At Nobel Peace Awards, China's Iron Fist Will Echo

By Rob Gifford, reporter for National Public Radio
December 9, 2010

When the Nobel Peace Prize is handed out Friday in Norway, there may be two empty chairs set out on the awards platform for this year’s laureate, Liu Xiaobo, and his wife.

Liu languishes in jail and his wife, Liu Xia, is under house arrest amid China’s sweeping crackdown on dissent ahead of the ceremony. Even his supporters are being discouraged from attending.

In 1975, the Soviet government allowed Andrei Sakharov’s wife to collect his Nobel Peace Prize. China has made no such concessions for Liu. Friday’s awards presentation will be the first time that a Nobel Peace Prize laureate or representative has not been allowed to attend the gala since Nazi Germany barred pacifist Carl von Ossietzky from going in 1935.

It’s not a historical comparison that China, which has tried hard to rebrand itself, likes very much. But Jeffrey Wasserstrom of the University of California at Irvine said Beijing has only itself to blame.

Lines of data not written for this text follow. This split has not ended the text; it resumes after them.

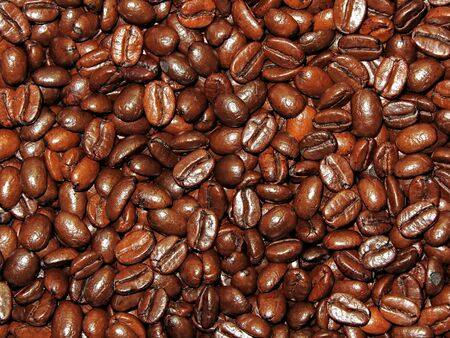 Fresh roasted coffee beans background, texture. Arabica bean wallpaper, close-up.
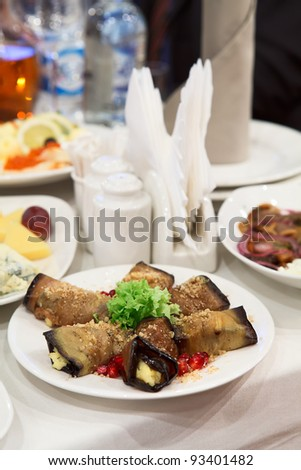 Table appointments with snacks. Plate with fork and knife - stock photo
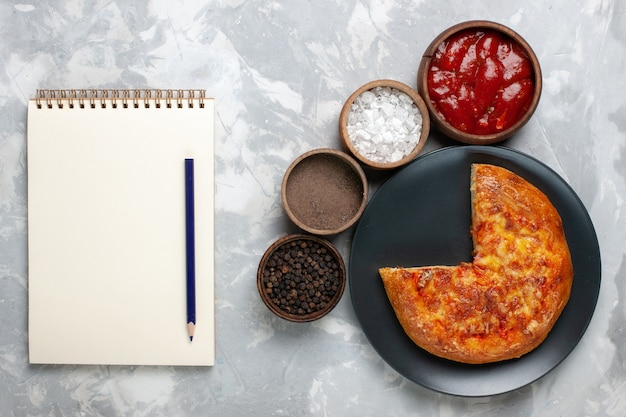 Bovenaanzicht gebakken gesneden pizza met kruiden op wit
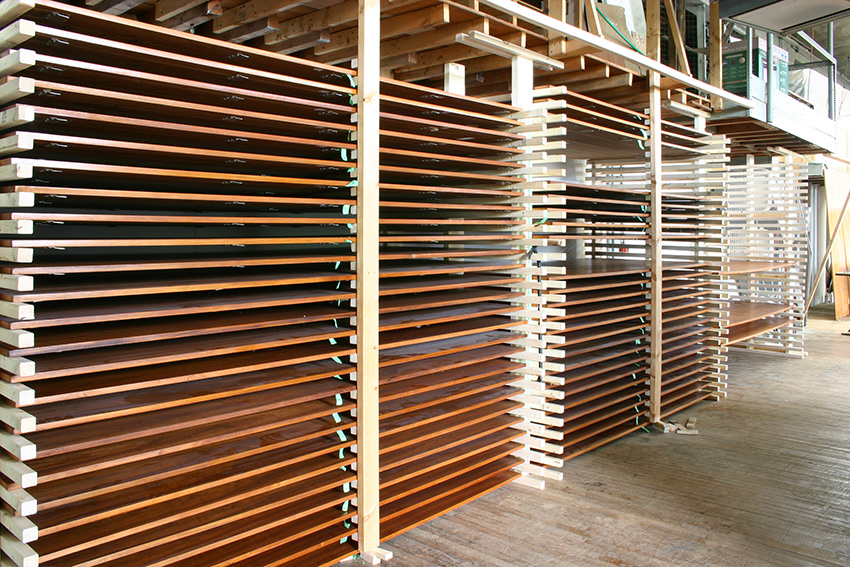 Veneered panels in custom drying racks where each coat of shellac was allowed to dry before the subsequent sanding and the next phase of finish application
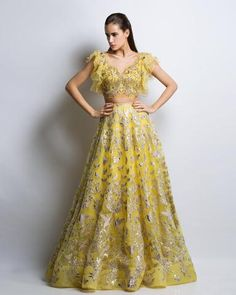 This yellow color wedding lehenga is featured in organza silk fabric embroidered with gotta patti. The blouse is embellished with gotta patti, beads and crystals. This lehenga set comes with a complimentary organza silk dupatta Gold Lehenga, Bridal Lehenga Choli, Lehenga Wedding, Lehnga Dress, Lehenga Blouse, Punjabi Wedding, Indian Dresses, Indian Outfits, Lehenga Collection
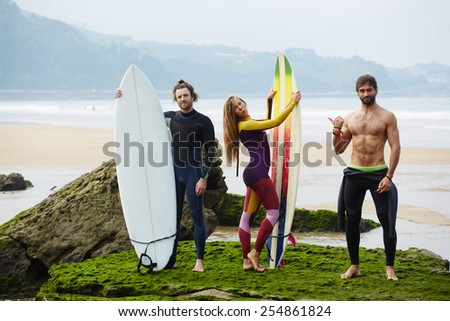 Group of young fancy people having fun while waiting surfing waves standing on the beach, surf camp holidays with international people - stock photo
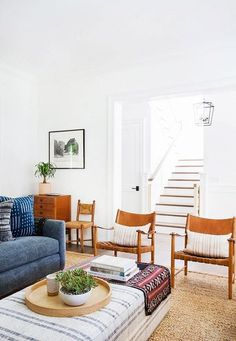 Boho-chic living space with matching leather armchairs, and a denim sofa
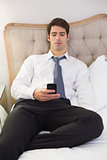 Serious well dressed man text messaging in bed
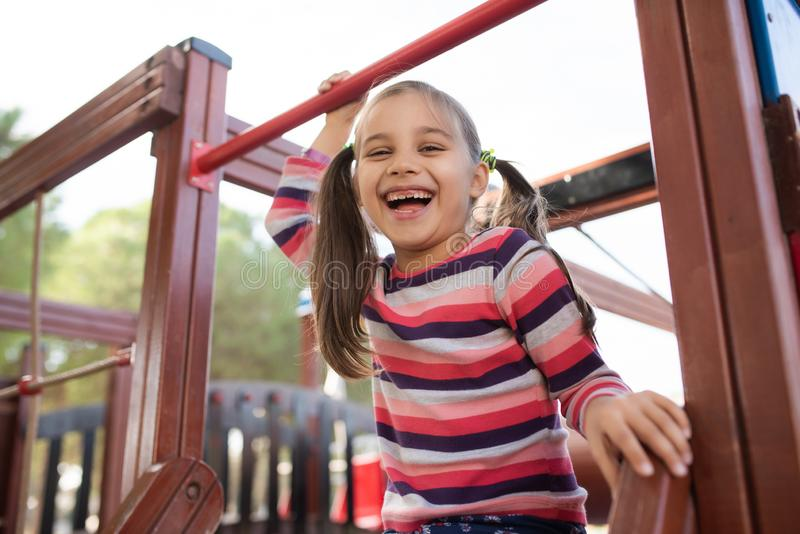 Happy Smiling Child Girl Playing At Playground stock photos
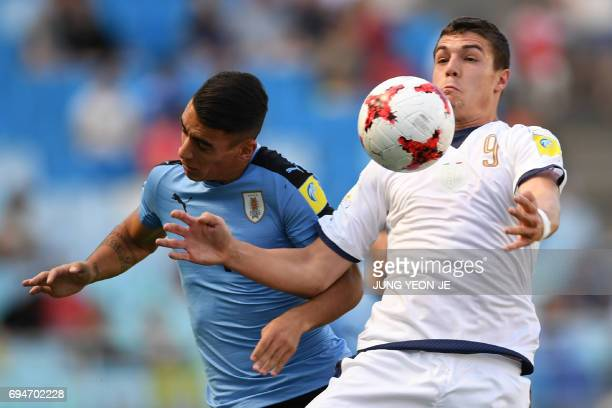 Uruguay's defender Jose Luis Rodriguez and Italy's forward Andrea Favilli compete for the ball during the U20 World Cup third place playoff football...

The Chinese government’s response “undermined their own efforts to be seen in a new way by falling back into very much of a kind of Cold War way of responding,” Wasserstrom said.

As part of the latest crackdown, China has detained as many as 200 activists and dissidents or prevented them from leaving the country. A prominent Christian human rights lawyer, Fan Yafeng, said he was detained in October, beaten by police and is now a prisoner in his own apartment, guarded by eight police officers.

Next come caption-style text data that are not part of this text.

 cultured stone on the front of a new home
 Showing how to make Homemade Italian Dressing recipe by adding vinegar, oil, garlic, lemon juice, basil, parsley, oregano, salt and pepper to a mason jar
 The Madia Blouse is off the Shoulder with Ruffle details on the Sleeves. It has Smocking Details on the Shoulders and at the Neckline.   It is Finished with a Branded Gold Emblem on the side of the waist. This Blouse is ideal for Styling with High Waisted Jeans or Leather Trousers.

“The crackdown is comprehensive,” Fan said through a translator. “It’s preventing me from taking part in any of my activities as a lawyer, as a Christian or as a scholar. I can’t leave my house for seminars or to go to church or to do anything. They are trying to cut all my connections with the outside world.”

Even though Fan says his cell phone is being interfered with, he has managed to post on Twitter. The 1970’s Soviet Union this isn’t. There is a social and economic revolution going on — just not a political one. Perhaps the most surprising thing is that a huge proportion of China’s people, for better or worse, doesn’t seem to care.

“We’re not quite interested in this topic because we don’t see so much relevance with our regular life,” said graduate student Qian Jin. “It’s just so abstract. It’s something that’s so far away from my everyday life.”

Despite popular indifference, Beijing has launched a counteroffensive against the Nobel Committee and what it portrays as Western conspiracies against China. A pro-government group in Shanghai has even set up an award called the Confucius Prize to counter the Nobel, and China has also succeeded in persuading some countries to boycott Friday’s Nobel ceremony.

One man they have not been able to silence, however, is AIDS activist Wan Yanhai, who happened to be in the U.S. when the prize was announced in October. He said that regardless of government propaganda, the fact that the prize was awarded to Liu put it into the public realm and that in itself creates discussion among Chinese people.

“People are sharing information and discussing the issue, so democratic awareness will be growing,” Wan said.

He’s under no illusions about the hard-line political situation in China, but he isn’t completely pessimistic. “I believe that China’s Communist Party will continue to keep a hard line for some time, but I don’t believe they can keep a hard line for ever,” Wan said.

His colleagues at his organization in Beijing have already received a visit from the police, who warned that their work will become more difficult if he attends the ceremony in Oslo.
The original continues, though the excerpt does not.